▶ **EXTRAIT DU TEXTE**

+-------+

Actusf : Comment avez-vous rencontré ce genre et qu’est-ce qui vous attire dans le Steampunk ?
Etienne Barillier : C’est une question que je me suis posée à de multiples reprises ! Je pense que comme ceux de ma génération, j’ai découvert le steampunk bien avant que l’on sache que c’était du steampunk ! Comment ne pas penser aux Mystères de l’ouest ? Mais aussi à son adaptation en bande dessinée qui paraissait dans Télé Junior ! Ou encore la seule série télévisée qui est la digne héritière des aventures de James West et Artemus Gordon, Les aventures de Brisco County, avec l’inénarrable Bruce Campbell. Bien évidemment, j’ai lu les Voies d’Anubis de Tim Powers, les premiers romans de Fabrice Colin et Johan Heliot.

Le steampunk m’attire aussi bien pour son esthétique que pour le rythme de l’aventure qu’il autorise. J’y retrouve aussi bien le plaisir du sens of wonder que le pétillement de l’uchronie. Le steampunk est également une forme suffisamment souple pour accueillir des variations passionnantes, allant de la fantasy à la science-fiction.  
 
Actusf : Comment avez-vous conçu et travaillé sur le livre ? Pourquoi l’avoir fait ?
Etienne Barillier : Le livre est publié dans la « Bibliothèque des miroirs » des Moutons électriques. La collection regroupe des essais thématiques. Il est né d’une conversation avec André-François Ruaud. Le but était de réaliser un ouvrage assez dense en références pour plaire à l’amateur exigeant tout en étant accessible au lecteur curieux. Une démarche chronologique était alors le choix le plus logique. Une fois que le manuscrit est entré en phase de finalisation, Raphaël Colson et André-François Ruaud ont ajouté leur grain de sel !
 
Actusf : Quels sont les racines du genre ? D’où vient-il ?

+-------+

[Entrées enregistrées]
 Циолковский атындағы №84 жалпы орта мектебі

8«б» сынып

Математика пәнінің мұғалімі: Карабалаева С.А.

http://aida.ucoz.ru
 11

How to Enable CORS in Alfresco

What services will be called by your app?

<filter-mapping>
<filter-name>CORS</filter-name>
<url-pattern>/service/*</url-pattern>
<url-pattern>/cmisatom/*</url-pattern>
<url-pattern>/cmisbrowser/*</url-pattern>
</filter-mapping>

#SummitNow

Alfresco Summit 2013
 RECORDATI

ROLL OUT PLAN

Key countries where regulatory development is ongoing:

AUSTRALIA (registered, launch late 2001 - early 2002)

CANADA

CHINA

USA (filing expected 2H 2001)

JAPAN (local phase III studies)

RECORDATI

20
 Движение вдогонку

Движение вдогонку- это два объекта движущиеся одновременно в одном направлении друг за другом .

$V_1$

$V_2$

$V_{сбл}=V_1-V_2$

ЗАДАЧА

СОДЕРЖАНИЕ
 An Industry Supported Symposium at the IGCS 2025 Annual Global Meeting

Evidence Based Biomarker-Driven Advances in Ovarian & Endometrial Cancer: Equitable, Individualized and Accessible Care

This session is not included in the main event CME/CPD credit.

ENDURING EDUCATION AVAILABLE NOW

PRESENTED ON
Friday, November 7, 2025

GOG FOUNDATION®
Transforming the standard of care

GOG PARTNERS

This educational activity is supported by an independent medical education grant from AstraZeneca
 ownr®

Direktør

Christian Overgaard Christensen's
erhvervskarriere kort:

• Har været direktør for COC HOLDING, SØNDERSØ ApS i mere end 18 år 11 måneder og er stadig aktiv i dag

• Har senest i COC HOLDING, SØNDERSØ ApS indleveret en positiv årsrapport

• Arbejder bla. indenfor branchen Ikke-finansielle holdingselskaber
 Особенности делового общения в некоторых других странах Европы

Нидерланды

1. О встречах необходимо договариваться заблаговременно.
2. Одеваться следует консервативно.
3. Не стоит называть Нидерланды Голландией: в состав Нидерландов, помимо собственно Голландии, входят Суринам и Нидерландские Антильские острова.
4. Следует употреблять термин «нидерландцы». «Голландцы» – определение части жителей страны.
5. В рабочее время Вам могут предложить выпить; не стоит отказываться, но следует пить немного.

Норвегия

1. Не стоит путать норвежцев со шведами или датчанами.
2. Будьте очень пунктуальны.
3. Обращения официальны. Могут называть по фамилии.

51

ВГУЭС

+-------+

▶ **CONSIGNES**
**a)** Répondez aux questions suivantes sur l'entretien sur le steampunk, une réponse par ligne :
(i) Dans quelle collection le livre est-il publié ?
(ii) Quelle série télévisée est présentée comme la digne héritière des aventures de James West et Artemus Gordon ?
(iii) Avec qui la conversation à l'origine du livre a-t-elle eu lieu ?
**b)** Transformez en liste, s'il vous plaît, le paragraphe de l'entretien sur le steampunk qui commence par « Le steampunk m'attire aussi bien » en conservant ses faits principaux.
**c)** Poursuivez l'entretien sur le steampunk à partir de sa dernière phrase.
Ces données n'ont aucun rôle dans cet exercice.

▶ **CORRIGÉ DE L'EXERCICE**
**a)**
(i) Dans la « Bibliothèque des miroirs » des Moutons électriques.
(ii) Les aventures de Brisco County.
(iii) Avec André-François Ruaud.

**b)**
- Etienne Barillier est attiré par l'esthétique du steampunk et par le rythme d'aventure qu'il permet.
- Il y retrouve le plaisir du sens of wonder et le pétillement de l'uchronie.
- Le steampunk est une forme assez souple pour accueillir des variations passionnantes, de la fantasy à la science-fiction.

**c)**
Etienne Barillier : Les racines sont multiples et profondes : Tim Powers, James Blaylock et K. W. Jeter, trois jeunes auteurs californiens,  se lancent dans l’écriture de romans joyeusement iconoclastes, particulièrement originaux et allant à rebours du reste de la production. Les années 1980 sont quand même les années du cyberpunk ! Dans une lettre publiée en avril 1987, K. W. Jeter baptise leur production « steampunk. » Le terme est à la fois ironique et provocant. Il est surtout marquant. Jeter ne pouvait prévoir que sa boutade baptiserait un genre littéraire ayant largement contaminé l’ensemble des médias trente années plus tard.

Actusf : Qu’est-ce que le rétro-futurisme ?
Etienne Barillier : Disons que le rétro-futurisme s’applique à reprendre l’imaginaire du futur tel qu’il a été rêvé par la culture populaire. De là, il est possible d’inventer d’autres lignes uchroniques. Je ne peux pas penser au rétro-futurisme sans avoir à l’esprit le Rocketeer de Dave Stevens. Le rétro-futurisme et le steampunk suivent tous les deux des chemins qui passent par la tangente de l’histoire.

Actusf : Quels sont les romans que l’on appelle proto-steampunk et pourquoi ce nom ?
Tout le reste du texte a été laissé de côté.